The final year of the series How I Met Your Mother aired last Monday. There aren’t many television programs I regularly watch, but this is one I look forward to watching every week. After following Ted’s story of meeting his wife for years, I was anxious to meet the mother.
Since the show is based on Ted’s telling his children how he met their mother, I thought I’d relay the story of how I met your father. It’s not a nine year story like this program, and while I’m sure you’ve heard parts of it, I thought it should be recorded for posterity.
John and I were both students in Dr. Theta Purdue’s American History class at Western Carolina University during the winter quarter in 1977. Dr. Purdue started each Monday morning class with a five question quiz that had a significant impact on the students’ final grade.
One Wednesday in February, Dr. Purdue returned the quiz from the previous Monday to the protests of John and another student, Audrey, who sat next to him. They tried to convince the good professor that they should get credit for their response to question #3. She looked at their papers and said if they could spell the answer…Thoreau…correctly before the tardy bell rang she’d give them credit.

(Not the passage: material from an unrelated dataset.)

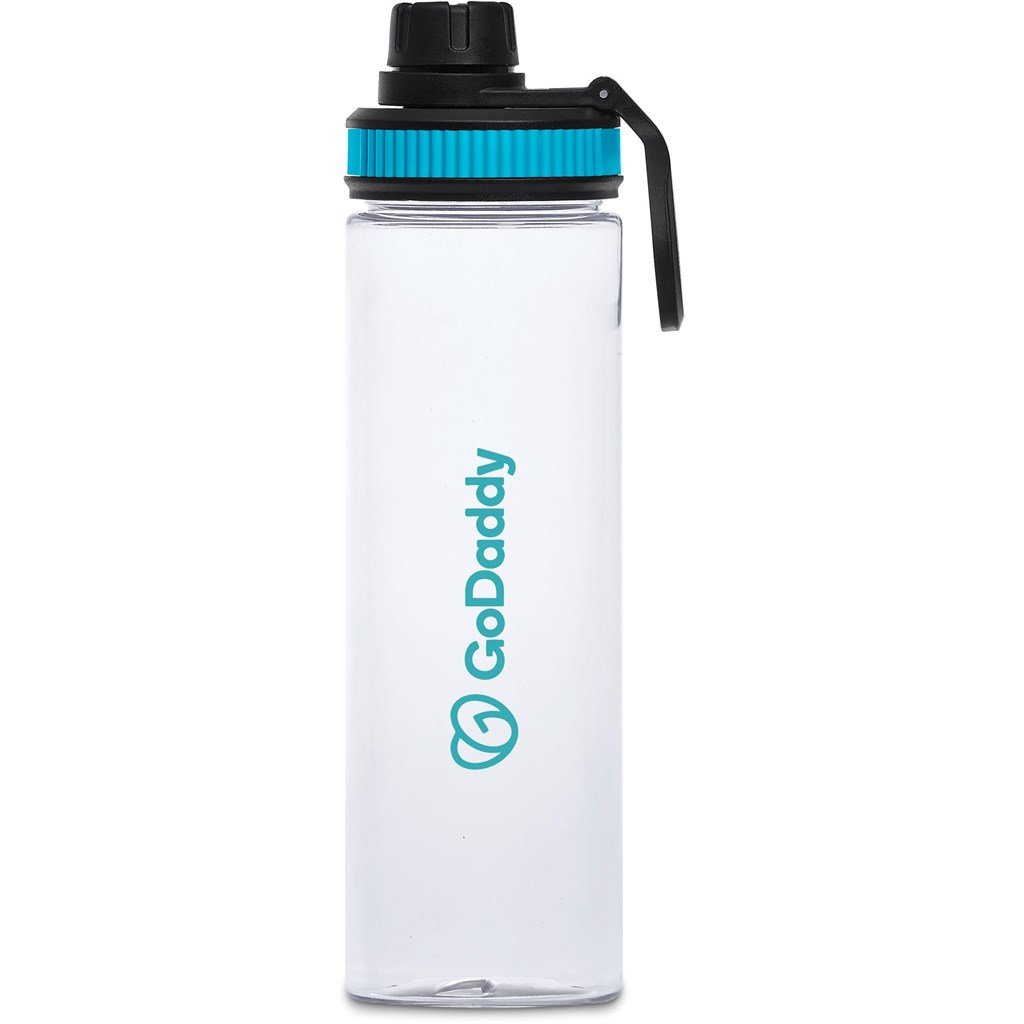Altitude Carmona Recycled PET Water Bottle – 750ml - Image 105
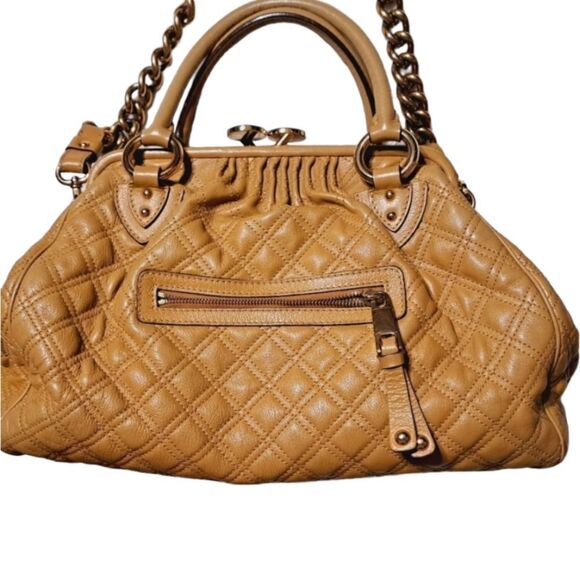 Marc Jacobs   - Picture 1 of 15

For the next several minutes the two of them shouted out combinations of letters in attempt to earn the extra points on the quiz. T-h-r-o, T-h-a-r-o-w, T-h-a-r-o. Dr. Purdue just smiled and shook her head no as she greeted other students entering the room.
Finally, I decided to show some mercy. I leaned forward and whispered to John, T-h-o-r-e-a-u. His response, “Say that again so I can write it down.”
T-h-o-r-e-a-u. In unison, he and Audrey correctly spelled the answer and true to her word, Dr. Purdue added points to their score.
During class John started speaking to the girl who could spell. I’m not sure how things would have worked out if I misspelled Thoreau or if he had been able to spell Henry David’s last name on his own. But in any case, we were brought together by a 19th century transcendentalist, poet, author, philosopher, and naturalist. Not exactly Match.com.
Of course, this is my version of how I met your father; if you want to get the other side of the story, feel free; but remember, it may be a long, drawn out story with twists and turns along the way much like the one Ted’s been sharing with this children for the last nine seasons.